The wear resistance without lubrication were studied experimentally for iron nitrides compound layer and high nitrogen martensite phase formed in the material surface by using industrial pure iron treated by nitriding and quenching followed by aging process. As a result both the compound layer where the generation of pores was suppressed by lowering the nitriding temperature and the high nitrogen martensite phase showed the same trend of high wear resistance. However, the pores in the compound layer decreased the wear resistance due to the acceleration of crack propagation.

Role of Chromium in Quenching and Partitioning Treatment of High Chromium Steels

Quenching and partitioning (Q&P) treatment was applied to low-carbon steels containing a different amount of Cr ranging from 3 to 12 mass%, and then the effect of Cr content on the decomposition and stabilization behavior of untransformed austenite. Under the optimum Q&P treatment condition, the bainitic transformation and carbide precipitation could be effectively retarded by increasing Cr content. As a result, a larger amount of austenite was retained in a steel with higher content of Cr. Consequently, it was suggested that martensitic stainless steels intrinsically possess a favorable character for improving the mechanical property by Q&P treatment.

FEM Analysis of Springback Behavior in Hydrostatic Bulging for High Strength Steel Sheet

The springbacks of the diaphragm in hydraulic bulging, were analyzed by the finite element method (FEM) with the parameters of bulge height and flange angle. Furthermore, FEM results were compared experimentally.

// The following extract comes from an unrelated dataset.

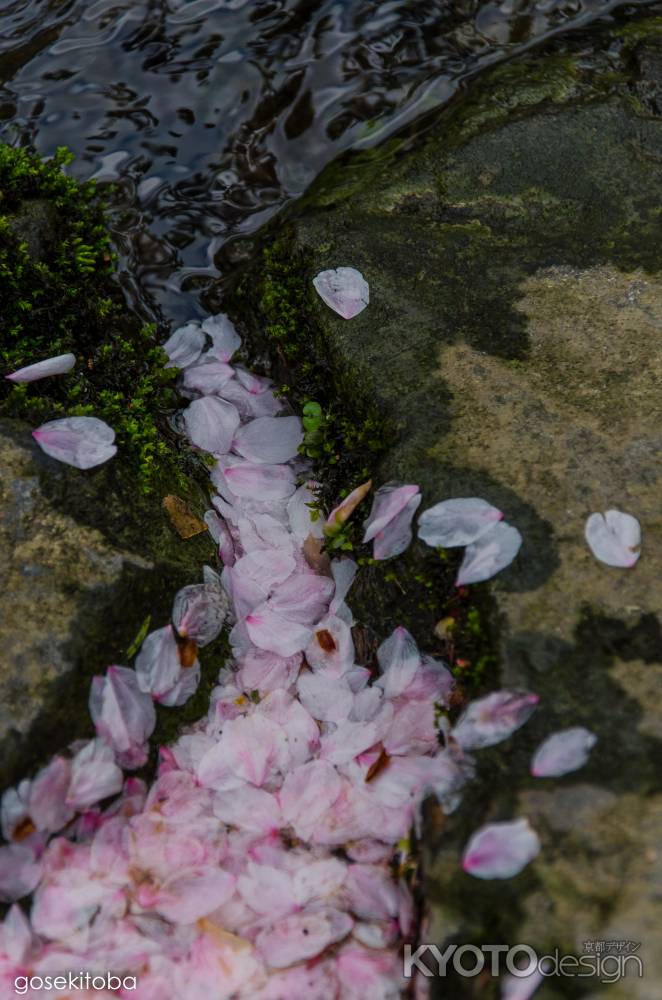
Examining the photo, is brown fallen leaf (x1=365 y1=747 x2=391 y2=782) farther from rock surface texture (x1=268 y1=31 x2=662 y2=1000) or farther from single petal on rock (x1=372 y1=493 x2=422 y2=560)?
single petal on rock (x1=372 y1=493 x2=422 y2=560)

The FEM result by using Yoshida-Uemori (Y-U) model showed a good agreement with the experimental result.
Next step, the effects of yield and tensile strengths of steel sheet, the friction between steel sheet and die, radius of die shoulder and hydraulic pressure on springback were examined by using FEM. It was revealed that the bulge height and the flange angle were linearly related to the yield and tensile strengths of steel sheet, as well as hydraulic pressure. Similarly, the friction between the steel sheet and the die has significant influence on the bulge height and the flange angle. However, the radius of die shoulder has little influence on these parameters.

Effect of Surface Microstructures on Corrosion Resistance and Wear Behavior of Salt-Bath Nitrocarburised Low-Carbon Steels

We have studied the corrosion resistance and wear behaviour of low-carbon steels by investigating the effect of microstructures formed at the surface by salt-bath nitrocarburising and gas nitriding. The microstructures included a lithium-containing ferroxide layer, a porous layer containing ε-Fe_2-3N, and a compound layer composed of ε-Fe_2-3N and γ′-Fe₄N phases. Corrosion resistances were evaluated by 5%-NaCl aq. splay testing, and corrosion potentials and anode polarization curves were evaluated by electrochemical testing using SPCC steel. Wear behaviours were studied by ball-on-disc sliding tests done under a Hertz’s pressure of 1.73 to 2.05 GPa without lubricant using S15C steel. Results showed that the surface oxide remarkably improved the corrosion resistance, that the porous layer decreased the resistance, and that the ε phase with a high amount of nitrogen had a higher resistance to corrosion compared with the γ′ phase. Furthermore, the oxide had an excellent adhesive resistance at a high contact pressure, the porous layer increased wear resistance because of the relaxation of contact stress during the sliding test, and the γ′ phase with high toughness resulted in better resistance to abrasion wear because the degree of delamination of the γ′ phase by brittle-crack generation was less than that of the ε phase.